Aven is an anti-apoptotic protein first shown to interact and stabilize the pro-survival factor Bcl-xl, while inhibiting Apaf-1, thereby stimulating survival in particular when the cells are exposed to stress.147 Aven is overexpressed in acute myeloid and acute lymphoblastic leukemia where its expression has been associated with poor prognosis.148,149 Recently, Aven was shown to bind RNAs with G4 structures via its RGG/RG motif.52 The RGG/RG motif of Aven is arginine methylated by PRMT1 and this promotes association with the methylarginine interactors SMN and TDRD3. The arginine methylation and binding to SMN and TDRD3 is required for association of Aven with polysomes. In vitro binding and photocrosslinking immunoprecipitation assays revealed that Aven associates with MLL1 and MLL4 mRNAs. Interestingly, the G4 sequences bound by Aven were in the coding regions regulating their mRNA translation (Fig. 4C). Mechanistically, Aven recruits DHX36 onto the polysomes likely to facilitate unwinding of the G4 structures during translation. Depletion of Aven/DHX36 inhibits KMT2A/KMT2B translation, whereas luciferase assays with G-to-A mutagenesis revealed that both Aven and DHX36 are required to rescue translation in the presence of G4 motifs.52 Thus, Aven represents a G4 interacting protein that recruits DHX36 to unwind G4 structures containing mRNAs during translational elongation. These findings foster our understanding that RNA G4 binding proteins can play a key role in modulating mRNA translation.

Conclusions and perspectives

Increasing evidence shows that G-quadruplexes play essential roles in RNA metabolism. Advances in computational analyses and genome-wide sequencing have facilitated the characterization of RNA quadruplexes and their implication in translational control.
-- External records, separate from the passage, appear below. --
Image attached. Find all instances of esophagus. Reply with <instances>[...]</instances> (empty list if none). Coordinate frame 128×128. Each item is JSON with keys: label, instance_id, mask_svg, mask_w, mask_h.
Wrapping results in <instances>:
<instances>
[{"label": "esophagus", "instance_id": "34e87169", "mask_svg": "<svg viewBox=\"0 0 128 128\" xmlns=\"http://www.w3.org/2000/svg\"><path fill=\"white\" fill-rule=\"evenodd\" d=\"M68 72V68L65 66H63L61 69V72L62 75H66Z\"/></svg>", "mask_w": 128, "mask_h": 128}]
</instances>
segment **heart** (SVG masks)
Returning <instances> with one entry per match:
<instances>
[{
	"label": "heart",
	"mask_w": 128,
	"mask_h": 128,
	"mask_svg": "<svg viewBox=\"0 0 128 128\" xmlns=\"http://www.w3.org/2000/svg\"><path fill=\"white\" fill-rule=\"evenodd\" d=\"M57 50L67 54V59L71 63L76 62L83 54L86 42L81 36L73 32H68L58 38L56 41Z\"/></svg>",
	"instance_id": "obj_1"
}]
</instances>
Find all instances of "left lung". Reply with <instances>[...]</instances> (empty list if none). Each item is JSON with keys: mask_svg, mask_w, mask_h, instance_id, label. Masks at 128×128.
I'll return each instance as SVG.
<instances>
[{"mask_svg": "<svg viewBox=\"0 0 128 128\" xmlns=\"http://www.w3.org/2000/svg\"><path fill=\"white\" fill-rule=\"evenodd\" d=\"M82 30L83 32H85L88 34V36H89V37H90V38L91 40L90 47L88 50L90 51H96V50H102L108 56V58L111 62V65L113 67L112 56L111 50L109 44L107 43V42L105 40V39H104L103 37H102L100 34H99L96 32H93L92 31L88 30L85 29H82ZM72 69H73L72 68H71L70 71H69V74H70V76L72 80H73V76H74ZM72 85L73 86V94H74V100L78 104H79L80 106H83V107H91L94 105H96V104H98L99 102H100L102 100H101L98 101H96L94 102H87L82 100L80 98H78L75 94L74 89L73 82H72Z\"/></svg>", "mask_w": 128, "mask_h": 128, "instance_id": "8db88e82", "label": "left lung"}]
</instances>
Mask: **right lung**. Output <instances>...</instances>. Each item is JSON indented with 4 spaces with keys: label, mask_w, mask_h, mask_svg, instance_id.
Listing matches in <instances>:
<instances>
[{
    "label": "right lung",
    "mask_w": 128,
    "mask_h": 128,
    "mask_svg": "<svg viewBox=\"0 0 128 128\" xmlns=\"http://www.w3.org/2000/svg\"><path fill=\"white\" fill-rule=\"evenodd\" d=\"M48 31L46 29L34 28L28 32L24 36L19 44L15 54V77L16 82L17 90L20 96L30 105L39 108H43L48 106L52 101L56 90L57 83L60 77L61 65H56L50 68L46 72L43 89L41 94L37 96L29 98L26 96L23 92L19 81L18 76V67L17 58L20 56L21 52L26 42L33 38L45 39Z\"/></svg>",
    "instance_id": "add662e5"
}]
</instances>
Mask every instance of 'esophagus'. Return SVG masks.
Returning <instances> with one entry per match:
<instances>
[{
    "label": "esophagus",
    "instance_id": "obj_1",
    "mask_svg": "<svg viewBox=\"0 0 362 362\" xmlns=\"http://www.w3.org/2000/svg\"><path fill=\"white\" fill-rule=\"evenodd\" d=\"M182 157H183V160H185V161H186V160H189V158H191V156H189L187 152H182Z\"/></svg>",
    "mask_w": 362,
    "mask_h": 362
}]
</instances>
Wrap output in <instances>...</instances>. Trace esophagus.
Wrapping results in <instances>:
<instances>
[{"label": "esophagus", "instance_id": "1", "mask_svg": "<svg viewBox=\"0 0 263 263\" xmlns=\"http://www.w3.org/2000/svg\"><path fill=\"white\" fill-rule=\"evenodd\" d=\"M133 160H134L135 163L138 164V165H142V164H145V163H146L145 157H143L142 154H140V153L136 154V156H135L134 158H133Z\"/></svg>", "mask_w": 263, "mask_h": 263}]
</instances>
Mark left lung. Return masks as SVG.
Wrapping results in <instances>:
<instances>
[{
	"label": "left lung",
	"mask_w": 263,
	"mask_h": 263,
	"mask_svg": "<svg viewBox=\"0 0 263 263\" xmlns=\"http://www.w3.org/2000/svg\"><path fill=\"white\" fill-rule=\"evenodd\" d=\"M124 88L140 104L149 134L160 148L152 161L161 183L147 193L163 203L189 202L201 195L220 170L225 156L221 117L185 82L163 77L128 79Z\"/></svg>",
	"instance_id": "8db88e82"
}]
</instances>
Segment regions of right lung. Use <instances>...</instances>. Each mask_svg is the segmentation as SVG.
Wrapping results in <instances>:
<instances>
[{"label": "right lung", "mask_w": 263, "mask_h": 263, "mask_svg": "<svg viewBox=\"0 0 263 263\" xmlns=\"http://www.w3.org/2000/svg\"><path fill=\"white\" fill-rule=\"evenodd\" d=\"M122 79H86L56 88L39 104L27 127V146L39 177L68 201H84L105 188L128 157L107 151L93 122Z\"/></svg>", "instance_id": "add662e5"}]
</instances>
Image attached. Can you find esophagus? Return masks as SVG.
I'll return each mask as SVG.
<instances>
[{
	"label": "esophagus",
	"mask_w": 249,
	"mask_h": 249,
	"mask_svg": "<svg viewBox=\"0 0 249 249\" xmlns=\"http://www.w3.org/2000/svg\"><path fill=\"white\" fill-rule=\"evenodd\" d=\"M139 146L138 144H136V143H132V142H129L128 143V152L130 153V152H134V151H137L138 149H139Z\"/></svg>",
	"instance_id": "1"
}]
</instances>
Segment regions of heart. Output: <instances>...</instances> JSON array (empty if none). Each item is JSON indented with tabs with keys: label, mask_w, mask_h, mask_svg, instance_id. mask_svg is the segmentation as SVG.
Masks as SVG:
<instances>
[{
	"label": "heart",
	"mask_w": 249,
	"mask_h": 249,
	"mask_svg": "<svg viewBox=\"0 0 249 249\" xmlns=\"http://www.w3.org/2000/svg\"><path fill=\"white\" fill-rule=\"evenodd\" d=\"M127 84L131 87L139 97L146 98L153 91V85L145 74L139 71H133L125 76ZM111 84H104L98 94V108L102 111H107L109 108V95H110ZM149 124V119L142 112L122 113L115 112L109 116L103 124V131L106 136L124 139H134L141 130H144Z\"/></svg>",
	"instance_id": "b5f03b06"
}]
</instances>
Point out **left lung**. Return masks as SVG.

Further advancements are required to confirm their occurrence in vivo. Moreover, the trans-acting factors that bind G4 structures are the key to understanding the role of G-quadruplexes in the regulation of mRNA fate. Nucleolin, FMRP, DHX36 and Aven represent the tip of the iceberg of trans-acting factors that recognize G4 RNA structures. Large scale analyses including HITS-CLIP-seq, SHAPE-seq, and HITS-RAP (high-throughput RNA affinity profiling) hold great promise for knowledge advancement as to the role of G4 structures and interacting proteins in vivo.150-154 It is possible that multiple RNA binding proteins recognize one G-quadruplex, and there could be functional interplay. The binding of different RNA binding proteins are likely to: 1) stabilize the G4 structures, 2) unwind the G4s by recruiting helicases, 3) act as chaperones to transport G4 containing mRNAs, and 4) serve as scaffold proteins to recruit other proteins or RNAs.

A growing number of disease-related genes are regulated by G4 structures and their RNA binding proteins. This includes mRNAs encoding the tumor suppressor TP53,100 oncogene NRAS,47,53 oncogenes KMT2A/KMT2B,52 anti-apoptotic Bcl-2,67,76 FMR1,125,155 and the telomerase hTERT.102,156 This indicates that by affecting mRNA translation, splicing, and polyadenylation, G4 structures may be implicated in numerous human diseases, especially cancer. Thus, targeting G4 structures with synthesized small molecules is attractive to modify oncogene expression. Extensive studies have evaluated some “drug-like” molecules including the pyridostatins (PDS) ,157 cationic porphyrins and derivatives158-160 and bisquinolinium compounds.68 Short antisense oligonucleotides affect RNA G4 folding and translation regulation of specific mRNAs72 and may eventually be of therapeutic potential. A new polyaromatic molecule, RGB-1, was recently shown to specifically stabilize RNA G-quadruplexes, but not DNA G-quadruplexes or other RNA structures. RGB-1 inhibits translation in mammalian cells and decreases NRAS expression, providing a new tool to understand G4 structures and therapeutic applications.161 Thus, a better understanding of the various contributions of G4 structures in the human transcriptome may provide important insights into strategies targeting G4s in molecular medicine.

Disclosure of potential conflicts of interest

No potential conflicts of interest were disclosed.

Funding

This manuscript was funded by a grant from the Canadian Institute of Health Canada (CIHR) MOP-67070 to S.R.